McSorley, c’est l’homme qui a d’ailleurs partagé l’actionnariat grenat avec Hugh Quennec pendant longtemps. C’était avant qu’il ne se sépare de son portefeuille il y a un peu plus d’un an, Quennec lui rachetant ses actions. On sait que les relations entre les deux hommes se sont détériorées et la position actuelle de McSorley, débarqué de la bande en fin de saison passée et intronisé manager général, demeure délicate. Logiquement, les personnes qui se sont constituées pour réagir et proposer une alternative à la crise financière ont donc pensé à Chris McSorley et à son cœur grenat.
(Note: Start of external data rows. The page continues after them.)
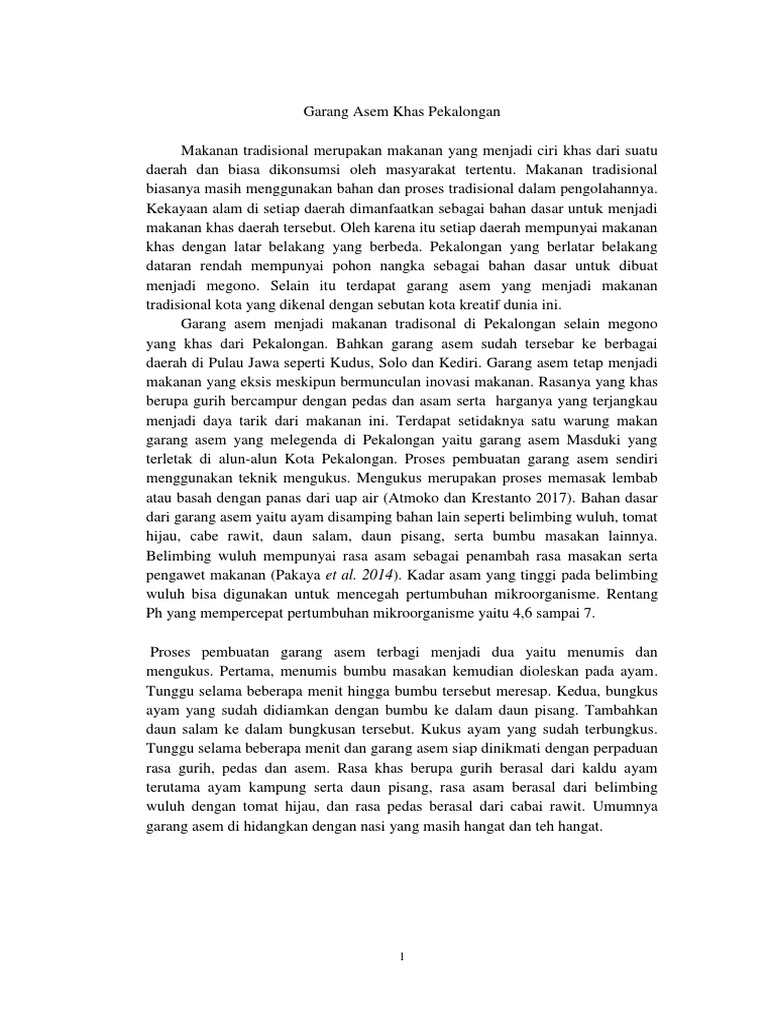 Garang Asem Khas Pekalongan

Makanan tradisional merupakan makanan yang menjadi ciri khas dari suatu daerah dan biasa dikonsumsi oleh masyarakat tertentu. Makanan tradisional biasanya masih menggunakan bahan dan proses tradisional dalam pengolahannya. Kekayaan alam di setiap daerah dimanfaatkan sebagai bahan dasar untuk menjadi makanan khas daerah tersebut. Oleh karena itu setiap daerah mempunyai makanan khas dengan latar belakang yang berbeda. Pekalongan yang berlatar belakang dataran rendah mempunyai pohon nangka sebagai bahan dasar untuk dibuat menjadi megono. Selain itu terdapat garang asem yang menjadi makanan tradisional kota yang dikenal dengan sebutan kota kreatif dunia ini.

Garang asem menjadi makanan tradisonal di Pekalongan selain megono yang khas dari Pekalongan. Bahkan garang asem sudah tersebar ke berbagai daerah di Pulau Jawa seperti Kudus, Solo dan Kediri. Garang asem tetap menjadi makanan yang eksis meskipun bermunculan inovasi makanan. Rasanya yang khas berupa gurih bercampur dengan pedas dan asam serta harganya yang terjangkau menjadi daya tarik dari makanan ini. Terdapat setidaknya satu warung makan garang asem yang melegenda di Pekalongan yaitu garang asem Masduki yang terletak di alun-alun Kota Pekalongan. Proses pembuatan garang asem sendiri menggunakan teknik mengukus. Mengukus merupakan proses memasak lembab atau basah dengan panas dari uap air (Atmoko dan Krestanto 2017). Bahan dasar dari garang asem yaitu ayam disamping bahan lain seperti belimbing wuluh, tomat hijau, cabe rawit, daun salam, daun pisang, serta bumbu masakan lainnya. Belimbing wuluh mempunyai rasa asam sebagai penambah rasa masakan serta pengawet makanan (Pakaya et al. 2014). Kadar asam yang tinggi pada belimbing wuluh bisa digunakan untuk mencegah pertumbuhan mikroorganisme. Rentang Ph yang mempercepat pertumbuhan mikroorganisme yaitu 4,6 sampai 7.

Proses pembuatan garang asem terbagi menjadi dua yaitu menumis dan mengukus. Pertama, menumis bumbu masakan kemudian dioleskan pada ayam. Tunggu selama beberapa menit hingga bumbu tersebut meresap. Kedua, bungkus ayam yang sudah didiamkan dengan bumbu ke dalam daun pisang. Tambahkan daun salam ke dalam bungkusan tersebut. Kukus ayam yang sudah terbungkus. Tunggu selama beberapa menit dan garang asem siap dinikmati dengan perpaduan rasa gurih, pedas dan asem. Rasa khas berupa gurih berasal dari kaldu ayam terutama ayam kampung serta daun pisang, rasa asam berasal dari belimbing wuluh dengan tomat hijau, dan rasa pedas berasal dari cabai rawit. Umumnya garang asem di hidangkan dengan nasi yang masih hangat dan teh hangat.

1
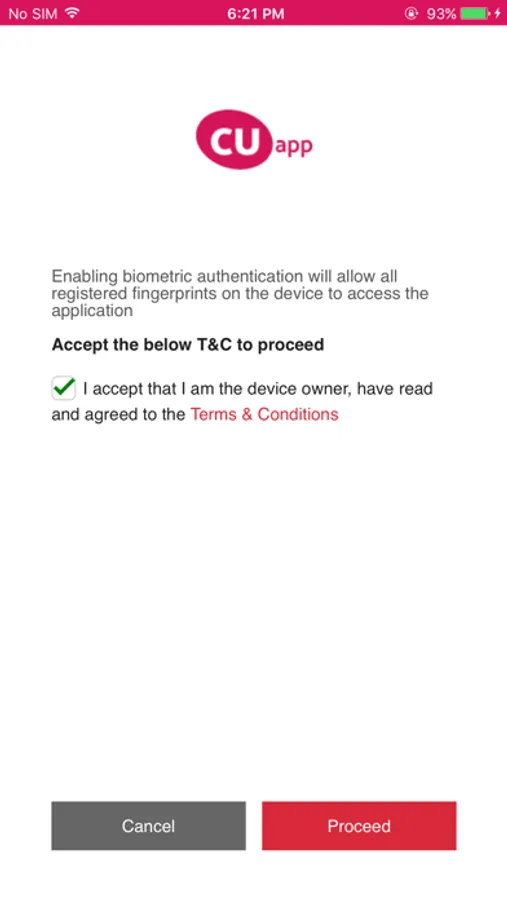 No SIM 6:21 PM 93%

CU app

Enabling biometric authentication will allow all registered fingerprints on the device to access the application

Accept the below T&C to proceed

I accept that I am the device owner, have read and agreed to the Terms & Conditions

Cancel
Proceed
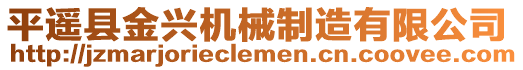 平遥县金兴机械制造有限公司
http://jzmarjorieclemen.cn.coovee.com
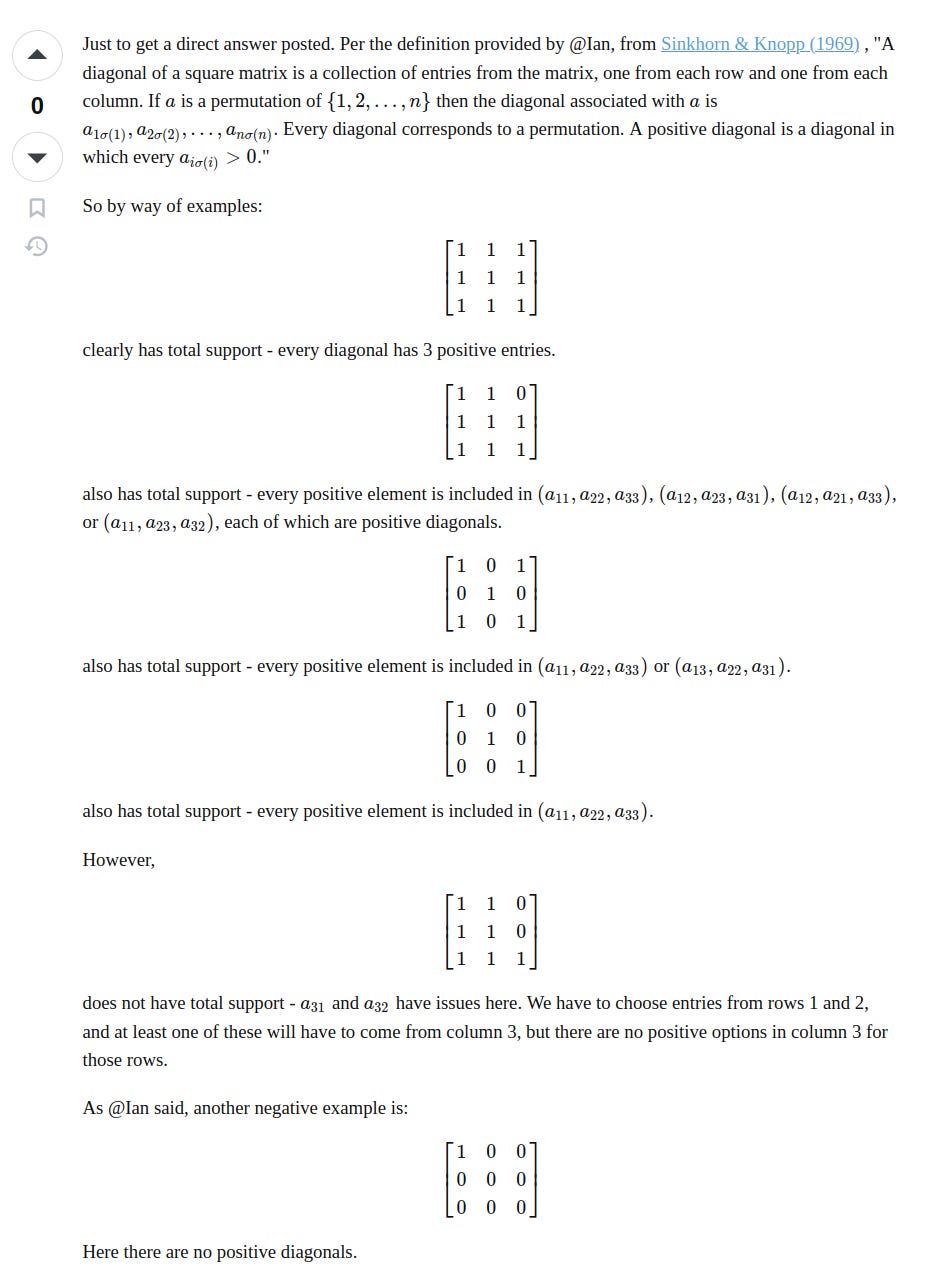 0

Just to get a direct answer posted. Per the definition provided by @Ian, from Sinkhorn & Knopp (1969) , "A diagonal of a square matrix is a collection of entries from the matrix, one from each row and one from each column. If $a$ is a permutation of $\{1, 2, \ldots, n\}$ then the diagonal associated with $a$ is $a_{1\sigma(1)}, a_{2\sigma(2)}, \ldots, a_{n\sigma(n)}$. Every diagonal corresponds to a permutation. A positive diagonal is a diagonal in which every $a_{i\sigma(i)} > 0$."

So by way of examples:

$\begin{bmatrix} 1 & 1 & 1 \\ 1 & 1 & 1 \\ 1 & 1 & 1 \end{bmatrix}$

clearly has total support - every diagonal has 3 positive entries.

$\begin{bmatrix} 1 & 1 & 0 \\ 1 & 1 & 1 \\ 1 & 1 & 1 \end{bmatrix}$

also has total support - every positive element is included in $(a_{11}, a_{22}, a_{33})$, $(a_{12}, a_{23}, a_{31})$, $(a_{12}, a_{21}, a_{33})$, or $(a_{11}, a_{23}, a_{32})$, each of which are positive diagonals.

$\begin{bmatrix} 1 & 0 & 1 \\ 0 & 1 & 0 \\ 1 & 0 & 1 \end{bmatrix}$

also has total support - every positive element is included in $(a_{11}, a_{22}, a_{33})$ or $(a_{13}, a_{22}, a_{31})$.

$\begin{bmatrix} 1 & 0 & 0 \\ 0 & 1 & 0 \\ 0 & 0 & 1 \end{bmatrix}$

also has total support - every positive element is included in $(a_{11}, a_{22}, a_{33})$.

However,

$\begin{bmatrix} 1 & 1 & 0 \\ 1 & 1 & 0 \\ 1 & 1 & 1 \end{bmatrix}$

does not have total support - $a_{31}$ and $a_{32}$ have issues here. We have to choose entries from rows 1 and 2, and at least one of these will have to come from column 3, but there are no positive options in column 3 for those rows.

As @Ian said, another negative example is:

$\begin{bmatrix} 1 & 0 & 0 \\ 0 & 0 & 0 \\ 0 & 0 & 0 \end{bmatrix}$

Here there are no positive diagonals.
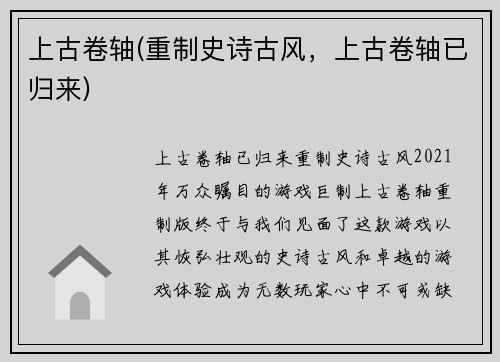 上古卷轴(重制史诗古风，上古卷轴已归来)

上古卷轴已归来重制史诗古风2021年万众瞩目的游戏巨制上古卷轴重制版终于与我们见面了这款游戏以其恢弘壮观的史诗古风和卓越的游戏体验成为无数玩家心中不可或缺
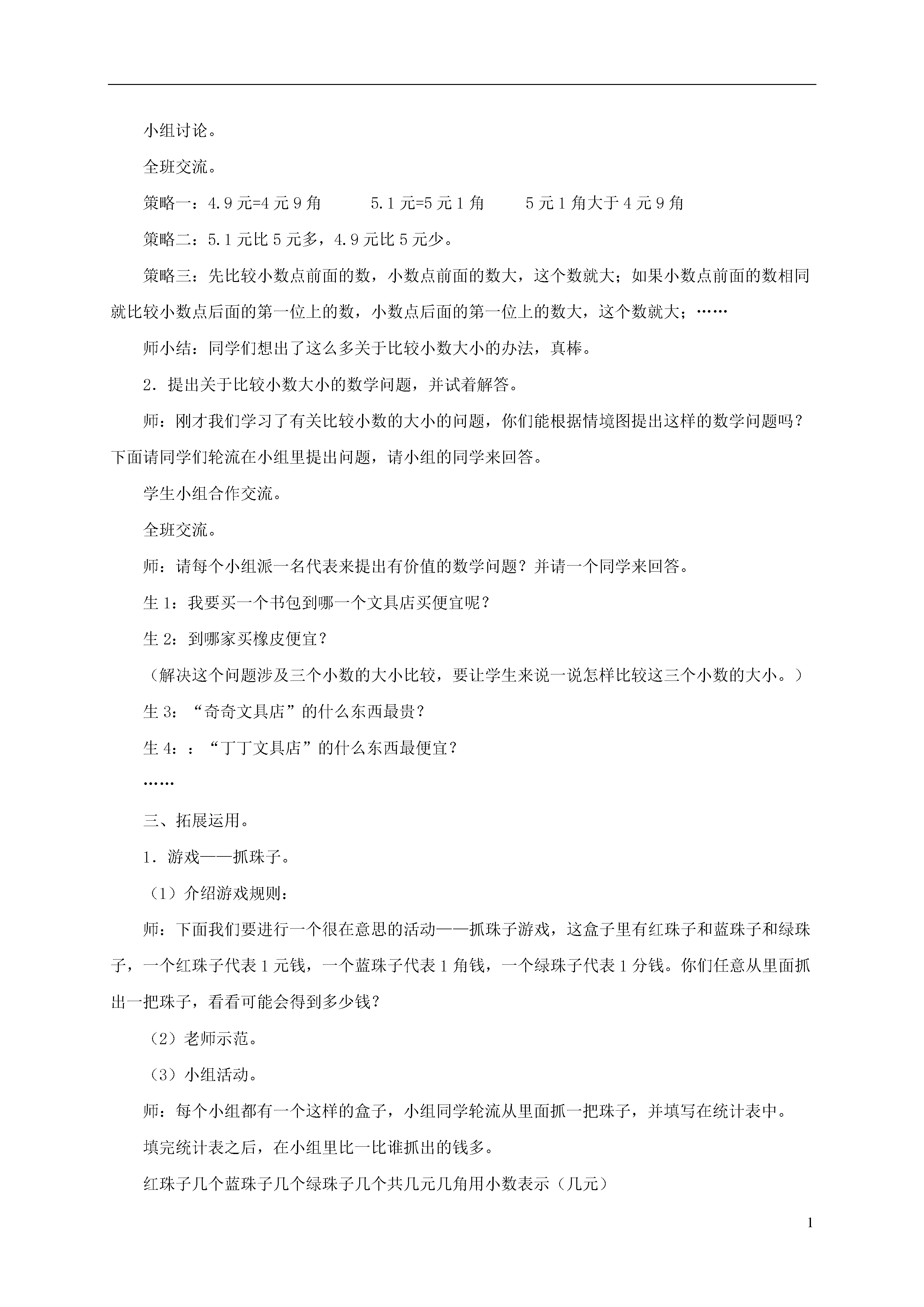 小组讨论。

全班交流。

策略一：4.9元=4元9角  5.1元=5元1角  5元1角大于4元9角

策略二：5.1元比5元多，4.9元比5元少。

策略三：先比较小数点前面的数，小数点前面的数大，这个数就大；如果小数点前面的数相同就比较小数点后面的第一位上的数，小数点后面的第一位上的数大，这个数就大；……

师小结：同学们想出了这么多关于比较小数大小的办法，真棒。

2.提出关于比较小数大小的数学问题，并试着解答。

师：刚才我们学习了有关比较小数的大小的问题，你们能根据情境图提出这样的数学问题吗？下面请同学们轮流在小组里提出问题，请小组的同学来回答。

学生小组合作交流。

全班交流。

师：请每个小组派一名代表来提出有价值的数学问题？并请一个同学来回答。

生1：我要买一个书包到哪一个文具店买便宜呢？

生2：到哪家买橡皮便宜？

（解决这个问题涉及三个小数的大小比较，要让学生来说一说怎样比较这三个小数的大小。）

生3：“奇奇文具店”的什么东西最贵？

生4：：“丁丁文具店”的什么东西最便宜？

……

三、拓展运用。

1.游戏——抓珠子。

（1）介绍游戏规则：

师：下面我们要进行一个很在意思的活动——抓珠子游戏，这盒子里有红珠子和蓝珠子和绿珠子，一个红珠子代表1元钱，一个蓝珠子代表1角钱，一个绿珠子代表1分钱。你们任意从里面抓出一把珠子，看看可能会得到多少钱？

（2）老师示范。

（3）小组活动。

师：每个小组都有一个这样的盒子，小组同学轮流从里面抓一把珠子，并填写在统计表中。

填完统计表之后，在小组里比一比谁抓出的钱多。

红珠子几个蓝珠子几个绿珠子几个共几元几角用小数表示（几元）

1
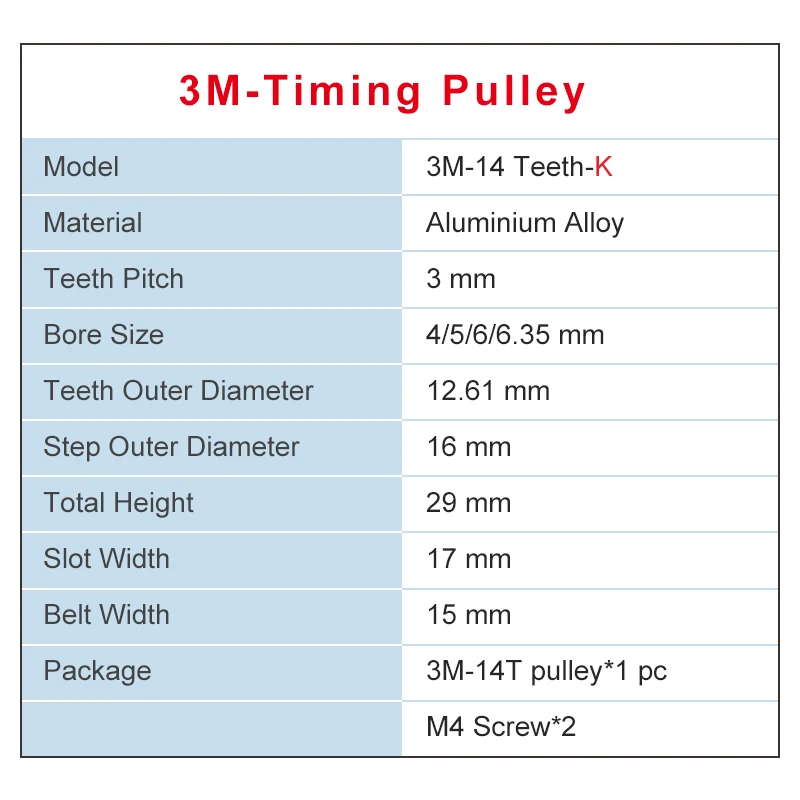 3M-Timing Pulley

| Model | 3M-14 Teeth-K |
|---|---|
| Material | Aluminium Alloy |
| Teeth Pitch | 3 mm |
| Bore Size | 4/5/6/6.35 mm |
| Teeth Outer Diameter | 12.61 mm |
| Step Outer Diameter | 16 mm |
| Total Height | 29 mm |
| Slot Width | 17 mm |
| Belt Width | 15 mm |
| Package | 3M-14T pulley*1 pc |
| | M4 Screw*2 |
Ces potentiels investisseurs locaux désirent encore rester anonymes. Mais le plan B qu’ils portent avance. Il s’articule en trois phases principales et importantes.

 

D’abord, il s’agit d’évaluer l’ampleur des dégâts pour pouvoir boucher le trou actuel dans la trésorerie. Selon nos informations, il manquerait au total plus de sept millions pour boucler l’exercice 2017-2018. Il faut aussi prévoir un investissement pour garantir le budget de la saison prochaine, afin que Genève-Servette ne revive pas la même situation. Enfin, et ce n’est pas le moins délicat des problèmes, il faut racheter les actions, toutes détenues par Hugh Quennec.

 

En l’état, il existe bien une convention signée qui pourrait permettre à Mike Gillis de prendre 50% des actions à Quennec, pour devenir le nouveau patron. Mais l’opération est conditionnée à la nomination officielle par le Conseil d’État des investisseurs de la nouvelle patinoire.

 

Or cette officialisation-là manque toujours. En attendant, l’étranglement financier s’intensifie et tous les regards se tournent furieusement vers Hugh Quennec.